The regulator has accredited five companies with margin trading licences so far this year.
Many brokerages previously provided unregulated loans to investors. These investors then used the funds, particularly during the boom years, to trade larger volumes of shares. But when markets collapsed following the global financial crisis, many investors had trouble repaying their debt.
Nor did they, in many cases, return to the market as active traders. One consequence of this lower activity is that there are 50 brokerages in operation today, down from 103 two years ago.
Brokerages have registered impairments valued at Dh380 million (US$103m), according to financial statements posted on the regulator's website. That figure is slightly down from Dh390m last year.
"Customers demanded high levels of leverage and brokerages accepted because of greed. They thought they were reading the market properly until markets crashed. Ever since, brokerages have been throwing good money at bad money," said Wadah Al Taha, the chief investment officer at Al Zarooni Group, an investment company in Dubai.
Investors and the equity markets were hit by a double whammy last year when the combination of the Arab Spring uprisings and the European debt crisis precipitated a fall in stock prices, triggering margin calls and exacerbating the problem of leveraged investing.
"Margin has two side effects: it increases volatility, so in adverse conditions it forces margin calls. Secondly, the turnover caused by margin [trading] itself is not an investment turnover but speculative turnover. It's a tool, but not a solution to the problem," Mr Dalgiannakis said.
Brokerages, particularly small independent ones, must raise funds from banks in order to extend margin services to clients.
"In today's circumstances, brokerages are weak financially," Mr Al Taha said.
"Margin trading requires arrangements with banks, which are no longer there. Where else would they get the money?"

COLLECTED DATA:
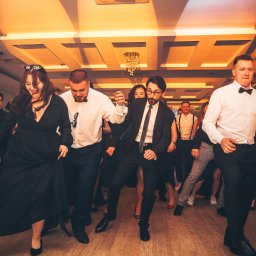 Jakub Chlebda Fotografia - Grupa elegancko ubranych osób tańczy na parkiecie pod dekoracyjnym sufitem z żyrandolami, widoczne dynamiczne ruchy i radosna atmosfera.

EXERCISE REQUIREMENTS:
A. In the text on brokerages and margin trading, reproduce the passage that starts at the words "The regulator has" and ends after the words "repaying their debt.".
B. Answer these questions from the text on brokerages and margin trading:
(i) How many brokerages are in operation today?
(ii) What value of impairments have brokerages registered, according to the financial statements on the regulator's website?
(iii) Who is the chief investment officer at Al Zarooni Group?

ANSWERS TO THE PROBLEMS:
A.
The regulator has accredited five companies with margin trading licences so far this year.
Many brokerages previously provided unregulated loans to investors. These investors then used the funds, particularly during the boom years, to trade larger volumes of shares. But when markets collapsed following the global financial crisis, many investors had trouble repaying their debt.

B.
(i) 50
(ii) Dh380 million (US$103m)
(iii) Wadah Al Taha